Camino por el barrio. Los porteros rinden culto al onanismo de cada teta o culo que se atraviesa. Sus esposas cocinan y piensan en un peinado, en vestido y zapatos y en pagar los impuestos. Una niña de siete años hace su tarea sobre un mantel de plástico con cuadros azules y blancos. Los porteros ahora son encargados de chismes, de risa falsa y resignada, de cansancio de ver a los tipos de clase media mentirosa entrando con sus coches pagos en cuotas. Es una vida en cuotas, al menos dicen los números y los multimedios que hemos nacido endeudados. Mañana va a ser mejor, ya no vamos a deber más dinero, simplemente vamos a deber promesas. Mejor, las promesas no siguen ni el ritmo del dólar ni las palabras de los representantes de la política argentina.

Saludo al tipo que hace guardia a su vejez y espera su jubilación. Quizás algún día pueda asegurarse unos fines de semana sin trabajar. El ascensor sube rápido. Saco las llaves sin ganas. Voy a la habitación, prendo el televisor y me pregunto cuántos millones de personas hacen lo mismo todos los días. Vivo solo desde hace diez años y siempre he pensado que soy joven, que seré joven. Desde chico las amigas de mi madre, analfabetas del buen corazón, profesoras sustitutas, malas ama de casas con amantes, me le han dicho a mi madre: “tan chiquito y qué inteligente”. Nunca fui inteligente, fui lo suficientemente cagón y especulador para conservar mi lugar y aprovechar el momento. Antes era callado, ahora no. Siempre me ha fastidiado ese “saber popular” que dicta que las personas retraídas son grandes genios, o lo que es peor, genios en potencia. Es un ring de miradas astutas.

En el colegio era un mediocre. Ni el mejor, ni el peor. El desapercibido. El que va en el medio, el que se porta bien, el que no se nota. Un idiota. Hasta los quince o dieciséis fui un idiota inconsciente. Luego logré obtener un cierto grado de conciencia de mis limitaciones. Eso me convirtió en un buen especulador. Es notable cómo funciona la fórmula: disimulemos que pasa. Y pasa. Extraordinariamente pasa que no te pasa. Ni las lecciones de aritmética ni las reprimendas de tus padres.

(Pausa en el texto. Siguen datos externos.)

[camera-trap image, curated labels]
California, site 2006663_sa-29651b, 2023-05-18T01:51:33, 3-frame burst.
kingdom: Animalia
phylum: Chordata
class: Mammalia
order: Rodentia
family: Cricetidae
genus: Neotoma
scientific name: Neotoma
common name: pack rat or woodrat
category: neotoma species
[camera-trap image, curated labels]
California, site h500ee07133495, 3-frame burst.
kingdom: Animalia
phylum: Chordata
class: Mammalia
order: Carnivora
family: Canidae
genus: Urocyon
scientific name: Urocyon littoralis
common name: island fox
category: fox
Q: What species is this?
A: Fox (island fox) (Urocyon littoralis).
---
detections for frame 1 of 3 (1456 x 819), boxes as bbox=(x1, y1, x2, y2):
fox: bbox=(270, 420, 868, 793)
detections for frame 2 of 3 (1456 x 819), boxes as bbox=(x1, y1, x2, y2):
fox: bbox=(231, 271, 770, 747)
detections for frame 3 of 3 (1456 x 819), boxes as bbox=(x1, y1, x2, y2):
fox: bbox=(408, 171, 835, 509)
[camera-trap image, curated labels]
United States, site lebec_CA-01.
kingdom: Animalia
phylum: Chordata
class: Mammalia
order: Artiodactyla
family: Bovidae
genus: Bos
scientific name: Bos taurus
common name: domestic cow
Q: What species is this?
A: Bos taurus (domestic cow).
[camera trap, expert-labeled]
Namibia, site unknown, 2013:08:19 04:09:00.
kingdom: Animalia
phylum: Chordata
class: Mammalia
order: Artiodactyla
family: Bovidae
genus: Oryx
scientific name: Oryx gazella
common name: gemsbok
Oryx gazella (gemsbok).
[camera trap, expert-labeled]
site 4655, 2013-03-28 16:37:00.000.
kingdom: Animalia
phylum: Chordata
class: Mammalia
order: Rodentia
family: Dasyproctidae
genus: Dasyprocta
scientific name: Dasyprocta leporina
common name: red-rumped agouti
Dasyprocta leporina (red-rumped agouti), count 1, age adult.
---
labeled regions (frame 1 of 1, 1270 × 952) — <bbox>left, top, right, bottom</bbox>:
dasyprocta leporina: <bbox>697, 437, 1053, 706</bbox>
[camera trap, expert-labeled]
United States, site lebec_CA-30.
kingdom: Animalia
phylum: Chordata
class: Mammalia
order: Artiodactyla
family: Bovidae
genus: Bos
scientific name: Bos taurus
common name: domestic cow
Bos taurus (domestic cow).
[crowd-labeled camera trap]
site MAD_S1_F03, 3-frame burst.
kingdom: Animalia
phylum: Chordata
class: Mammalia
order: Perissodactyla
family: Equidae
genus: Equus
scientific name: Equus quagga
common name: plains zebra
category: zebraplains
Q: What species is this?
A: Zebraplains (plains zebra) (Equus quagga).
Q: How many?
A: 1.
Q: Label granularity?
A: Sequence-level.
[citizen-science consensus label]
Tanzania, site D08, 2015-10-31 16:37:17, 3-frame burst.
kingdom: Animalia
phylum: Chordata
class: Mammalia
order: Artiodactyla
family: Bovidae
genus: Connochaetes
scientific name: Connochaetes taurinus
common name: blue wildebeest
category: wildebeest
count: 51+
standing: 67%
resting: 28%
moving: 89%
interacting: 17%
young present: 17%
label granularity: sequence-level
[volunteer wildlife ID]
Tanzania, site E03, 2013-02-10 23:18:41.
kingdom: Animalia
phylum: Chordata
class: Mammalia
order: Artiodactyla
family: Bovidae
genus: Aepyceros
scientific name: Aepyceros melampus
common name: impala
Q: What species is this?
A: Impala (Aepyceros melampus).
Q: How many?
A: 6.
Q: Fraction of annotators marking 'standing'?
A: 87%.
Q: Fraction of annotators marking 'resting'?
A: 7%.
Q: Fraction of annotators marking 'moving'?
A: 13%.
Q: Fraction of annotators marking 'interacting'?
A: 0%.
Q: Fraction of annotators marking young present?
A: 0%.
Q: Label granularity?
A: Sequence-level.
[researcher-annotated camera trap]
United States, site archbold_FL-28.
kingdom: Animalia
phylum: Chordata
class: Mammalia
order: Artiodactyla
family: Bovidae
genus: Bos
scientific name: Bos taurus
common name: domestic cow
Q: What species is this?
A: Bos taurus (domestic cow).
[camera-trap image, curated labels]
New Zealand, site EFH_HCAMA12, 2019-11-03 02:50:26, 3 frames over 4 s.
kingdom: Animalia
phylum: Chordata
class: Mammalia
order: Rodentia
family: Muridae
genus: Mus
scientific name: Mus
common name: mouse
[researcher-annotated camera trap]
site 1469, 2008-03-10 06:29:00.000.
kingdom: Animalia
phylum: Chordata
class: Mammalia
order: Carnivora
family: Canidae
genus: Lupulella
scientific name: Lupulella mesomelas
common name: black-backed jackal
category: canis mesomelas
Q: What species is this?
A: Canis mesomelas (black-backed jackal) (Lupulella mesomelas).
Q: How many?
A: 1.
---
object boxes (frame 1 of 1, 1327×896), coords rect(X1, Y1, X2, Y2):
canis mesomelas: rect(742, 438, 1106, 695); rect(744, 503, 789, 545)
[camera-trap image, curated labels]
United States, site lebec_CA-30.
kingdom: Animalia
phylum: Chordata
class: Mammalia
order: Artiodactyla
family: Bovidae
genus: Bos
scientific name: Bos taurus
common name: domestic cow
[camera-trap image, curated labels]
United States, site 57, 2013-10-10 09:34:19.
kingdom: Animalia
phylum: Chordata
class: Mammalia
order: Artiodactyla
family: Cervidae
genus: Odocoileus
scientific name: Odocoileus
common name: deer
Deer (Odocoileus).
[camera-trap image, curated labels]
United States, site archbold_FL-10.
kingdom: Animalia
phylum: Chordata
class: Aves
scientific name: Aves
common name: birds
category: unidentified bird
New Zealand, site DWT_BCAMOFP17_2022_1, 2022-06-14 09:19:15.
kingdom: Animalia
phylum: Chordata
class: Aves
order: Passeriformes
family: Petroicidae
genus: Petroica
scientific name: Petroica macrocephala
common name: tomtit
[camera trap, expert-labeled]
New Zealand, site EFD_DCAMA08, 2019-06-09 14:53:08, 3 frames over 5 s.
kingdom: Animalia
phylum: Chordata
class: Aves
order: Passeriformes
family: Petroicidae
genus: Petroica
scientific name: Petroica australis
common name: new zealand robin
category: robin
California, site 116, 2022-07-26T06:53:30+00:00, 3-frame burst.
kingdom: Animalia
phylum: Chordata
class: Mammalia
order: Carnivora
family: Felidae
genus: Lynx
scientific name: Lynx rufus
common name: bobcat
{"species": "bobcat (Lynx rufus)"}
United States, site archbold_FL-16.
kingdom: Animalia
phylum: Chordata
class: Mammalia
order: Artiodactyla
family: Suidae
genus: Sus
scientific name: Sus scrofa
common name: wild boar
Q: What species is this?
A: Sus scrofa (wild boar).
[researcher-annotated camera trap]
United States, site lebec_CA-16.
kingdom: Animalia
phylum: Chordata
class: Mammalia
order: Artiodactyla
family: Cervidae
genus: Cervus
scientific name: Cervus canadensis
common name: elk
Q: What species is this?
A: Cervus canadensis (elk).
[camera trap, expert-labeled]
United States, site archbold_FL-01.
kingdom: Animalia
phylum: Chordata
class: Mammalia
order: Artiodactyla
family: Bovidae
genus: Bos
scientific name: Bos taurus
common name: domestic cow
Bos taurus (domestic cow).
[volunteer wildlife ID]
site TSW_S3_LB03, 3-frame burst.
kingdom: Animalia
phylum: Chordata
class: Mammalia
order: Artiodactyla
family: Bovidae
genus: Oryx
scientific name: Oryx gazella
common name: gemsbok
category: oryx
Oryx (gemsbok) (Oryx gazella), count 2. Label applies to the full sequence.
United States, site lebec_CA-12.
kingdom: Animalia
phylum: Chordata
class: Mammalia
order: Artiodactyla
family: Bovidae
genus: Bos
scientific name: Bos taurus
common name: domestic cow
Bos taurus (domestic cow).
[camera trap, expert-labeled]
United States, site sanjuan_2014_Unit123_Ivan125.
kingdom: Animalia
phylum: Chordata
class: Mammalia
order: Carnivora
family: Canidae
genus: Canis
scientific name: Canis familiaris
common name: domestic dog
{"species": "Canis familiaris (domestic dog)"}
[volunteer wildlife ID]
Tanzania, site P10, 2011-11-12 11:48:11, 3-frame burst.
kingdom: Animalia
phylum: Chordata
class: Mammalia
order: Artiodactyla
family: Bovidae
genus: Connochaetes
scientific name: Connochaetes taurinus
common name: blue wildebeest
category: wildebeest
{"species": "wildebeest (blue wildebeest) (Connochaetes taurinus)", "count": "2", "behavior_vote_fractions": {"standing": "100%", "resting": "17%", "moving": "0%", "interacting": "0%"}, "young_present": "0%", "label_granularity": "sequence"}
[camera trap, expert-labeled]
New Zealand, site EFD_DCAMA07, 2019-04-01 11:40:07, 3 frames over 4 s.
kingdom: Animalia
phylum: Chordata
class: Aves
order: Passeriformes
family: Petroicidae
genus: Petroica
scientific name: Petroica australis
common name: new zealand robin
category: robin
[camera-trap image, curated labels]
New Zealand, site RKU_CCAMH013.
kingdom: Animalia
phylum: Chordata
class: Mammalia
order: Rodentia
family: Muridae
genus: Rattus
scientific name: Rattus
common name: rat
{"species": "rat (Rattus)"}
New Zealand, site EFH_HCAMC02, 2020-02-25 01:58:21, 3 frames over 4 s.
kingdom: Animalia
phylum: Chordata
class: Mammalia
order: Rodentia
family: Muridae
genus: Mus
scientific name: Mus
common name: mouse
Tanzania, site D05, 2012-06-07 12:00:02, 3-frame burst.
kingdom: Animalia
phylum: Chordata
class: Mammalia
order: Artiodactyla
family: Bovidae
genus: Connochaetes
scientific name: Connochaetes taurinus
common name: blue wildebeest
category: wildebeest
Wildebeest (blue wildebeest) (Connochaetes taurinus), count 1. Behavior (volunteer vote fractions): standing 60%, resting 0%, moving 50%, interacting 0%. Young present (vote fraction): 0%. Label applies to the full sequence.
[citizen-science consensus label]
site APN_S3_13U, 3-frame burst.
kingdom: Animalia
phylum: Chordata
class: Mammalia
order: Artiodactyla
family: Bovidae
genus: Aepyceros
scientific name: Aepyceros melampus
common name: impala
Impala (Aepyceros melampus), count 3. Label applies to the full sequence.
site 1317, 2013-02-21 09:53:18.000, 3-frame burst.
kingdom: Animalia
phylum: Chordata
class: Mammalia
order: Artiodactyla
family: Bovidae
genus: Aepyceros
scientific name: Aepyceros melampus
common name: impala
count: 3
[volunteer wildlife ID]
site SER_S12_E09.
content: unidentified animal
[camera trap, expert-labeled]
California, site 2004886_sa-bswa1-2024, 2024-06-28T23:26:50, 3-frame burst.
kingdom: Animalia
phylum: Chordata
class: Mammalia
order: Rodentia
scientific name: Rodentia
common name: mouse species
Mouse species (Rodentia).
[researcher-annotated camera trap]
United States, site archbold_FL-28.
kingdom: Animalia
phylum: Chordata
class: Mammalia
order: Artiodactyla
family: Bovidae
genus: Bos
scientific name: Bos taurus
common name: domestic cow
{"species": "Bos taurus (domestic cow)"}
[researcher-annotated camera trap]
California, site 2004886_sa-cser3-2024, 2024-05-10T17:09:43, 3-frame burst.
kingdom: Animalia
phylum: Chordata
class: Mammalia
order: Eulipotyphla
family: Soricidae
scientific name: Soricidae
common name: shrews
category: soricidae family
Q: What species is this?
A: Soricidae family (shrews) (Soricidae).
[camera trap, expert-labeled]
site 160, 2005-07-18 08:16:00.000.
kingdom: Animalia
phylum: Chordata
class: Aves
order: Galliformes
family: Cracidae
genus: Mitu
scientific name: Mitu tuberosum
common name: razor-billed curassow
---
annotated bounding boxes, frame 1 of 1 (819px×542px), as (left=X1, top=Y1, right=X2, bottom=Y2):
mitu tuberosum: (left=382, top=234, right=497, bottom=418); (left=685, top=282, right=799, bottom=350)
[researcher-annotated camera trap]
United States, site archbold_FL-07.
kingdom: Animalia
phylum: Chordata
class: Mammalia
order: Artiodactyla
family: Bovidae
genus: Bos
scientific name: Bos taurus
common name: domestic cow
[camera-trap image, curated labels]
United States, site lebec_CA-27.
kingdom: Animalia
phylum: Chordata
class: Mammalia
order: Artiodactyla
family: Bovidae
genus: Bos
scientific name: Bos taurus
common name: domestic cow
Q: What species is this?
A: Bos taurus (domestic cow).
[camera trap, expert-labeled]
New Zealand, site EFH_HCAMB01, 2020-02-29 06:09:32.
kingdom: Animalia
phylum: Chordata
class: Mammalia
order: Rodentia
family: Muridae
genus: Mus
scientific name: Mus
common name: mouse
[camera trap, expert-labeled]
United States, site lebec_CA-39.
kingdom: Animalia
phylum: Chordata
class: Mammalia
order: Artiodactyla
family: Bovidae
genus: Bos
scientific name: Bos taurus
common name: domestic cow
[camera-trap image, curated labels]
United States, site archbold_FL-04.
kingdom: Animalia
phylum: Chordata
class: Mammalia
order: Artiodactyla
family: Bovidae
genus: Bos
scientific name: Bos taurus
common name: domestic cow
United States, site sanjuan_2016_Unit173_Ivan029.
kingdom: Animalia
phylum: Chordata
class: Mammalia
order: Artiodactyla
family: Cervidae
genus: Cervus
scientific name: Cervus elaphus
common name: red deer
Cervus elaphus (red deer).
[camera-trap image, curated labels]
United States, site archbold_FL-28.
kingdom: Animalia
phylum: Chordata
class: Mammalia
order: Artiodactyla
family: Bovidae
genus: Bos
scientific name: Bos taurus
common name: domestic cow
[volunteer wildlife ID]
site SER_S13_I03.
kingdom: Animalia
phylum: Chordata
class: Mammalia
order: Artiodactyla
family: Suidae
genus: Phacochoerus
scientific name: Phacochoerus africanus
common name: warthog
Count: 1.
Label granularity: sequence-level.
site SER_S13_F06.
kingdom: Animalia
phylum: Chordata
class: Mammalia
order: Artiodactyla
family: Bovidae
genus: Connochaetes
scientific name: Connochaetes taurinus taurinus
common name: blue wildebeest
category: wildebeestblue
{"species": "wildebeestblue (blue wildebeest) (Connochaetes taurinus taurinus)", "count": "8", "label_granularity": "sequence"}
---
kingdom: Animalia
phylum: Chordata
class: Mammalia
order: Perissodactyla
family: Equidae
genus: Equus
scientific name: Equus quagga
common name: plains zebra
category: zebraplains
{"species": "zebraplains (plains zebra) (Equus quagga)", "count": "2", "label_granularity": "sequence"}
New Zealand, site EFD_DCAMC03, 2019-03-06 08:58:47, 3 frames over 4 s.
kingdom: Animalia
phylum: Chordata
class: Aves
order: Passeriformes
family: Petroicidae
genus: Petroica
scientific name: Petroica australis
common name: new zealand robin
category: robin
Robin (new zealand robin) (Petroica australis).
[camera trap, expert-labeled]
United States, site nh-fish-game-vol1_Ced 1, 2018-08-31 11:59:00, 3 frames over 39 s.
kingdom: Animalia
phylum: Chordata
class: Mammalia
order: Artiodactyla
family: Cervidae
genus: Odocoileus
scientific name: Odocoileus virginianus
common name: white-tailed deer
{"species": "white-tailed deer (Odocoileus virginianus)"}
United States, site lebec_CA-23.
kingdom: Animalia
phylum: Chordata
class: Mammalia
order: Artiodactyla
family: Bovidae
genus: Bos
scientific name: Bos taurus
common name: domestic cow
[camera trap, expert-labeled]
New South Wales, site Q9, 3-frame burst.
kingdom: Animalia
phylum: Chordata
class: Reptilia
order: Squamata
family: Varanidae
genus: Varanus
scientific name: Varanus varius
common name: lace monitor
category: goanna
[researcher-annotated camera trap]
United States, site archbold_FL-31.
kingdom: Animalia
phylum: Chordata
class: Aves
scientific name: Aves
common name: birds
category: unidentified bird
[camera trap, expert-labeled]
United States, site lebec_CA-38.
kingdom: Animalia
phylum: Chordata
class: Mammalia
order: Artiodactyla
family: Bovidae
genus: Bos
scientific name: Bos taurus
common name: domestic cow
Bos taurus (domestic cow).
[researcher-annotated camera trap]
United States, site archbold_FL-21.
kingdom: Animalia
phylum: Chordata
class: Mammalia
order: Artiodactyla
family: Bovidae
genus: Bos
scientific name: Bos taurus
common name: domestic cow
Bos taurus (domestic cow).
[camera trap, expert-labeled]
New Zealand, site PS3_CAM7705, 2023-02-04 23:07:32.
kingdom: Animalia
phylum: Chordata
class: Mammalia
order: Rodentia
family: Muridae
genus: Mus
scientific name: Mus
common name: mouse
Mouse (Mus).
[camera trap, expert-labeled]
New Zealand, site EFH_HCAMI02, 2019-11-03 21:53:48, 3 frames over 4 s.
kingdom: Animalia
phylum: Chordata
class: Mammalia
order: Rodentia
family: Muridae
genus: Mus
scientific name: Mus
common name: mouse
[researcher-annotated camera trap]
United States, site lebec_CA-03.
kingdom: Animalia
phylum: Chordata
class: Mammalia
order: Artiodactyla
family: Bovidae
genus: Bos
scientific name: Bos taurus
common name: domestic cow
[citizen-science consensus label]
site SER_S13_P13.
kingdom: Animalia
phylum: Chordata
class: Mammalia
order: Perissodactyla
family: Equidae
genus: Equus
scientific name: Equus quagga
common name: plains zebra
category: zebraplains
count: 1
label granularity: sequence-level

Cuando uno es un buen tipo, las cosas pasan. De golpe me encontré con casi tres décadas. Mi vida se estancó de golpe. En absoluto, en realidad. Es como una bruma donde uno parece haberse quedado anclado. Y de golpe, sólo hace falta ponerse a recordar un pasado mejor. Las cosas cambian para seguir igual. Aún así, los chicos inocentes ahora fuman marihuana y cometen delitos menores.

En mi barrio, cuando era un pre adolescente no fumar era sinónimo de ser un boludo. Calculo que en otros lugares los ritos machistas son diferentes. Comencé a fumar a los 12 y hasta que observé consumirse por el cáncer de pulmón a un amigo. Luego vinieron las reflexiones. Uno hace todo ese tipo de reflexiones estúpidas. Somos héroes del momento. Grandes estadistas de las pelotudeces de los ajenos. Grandes cómplices de nuestro ego. Enciendo la TV. Un tipo de 40 años que se hace el adolescente y los demás creen que lo que dice es interesante. Grandes simuladores. Por suerte tenemos la televisión.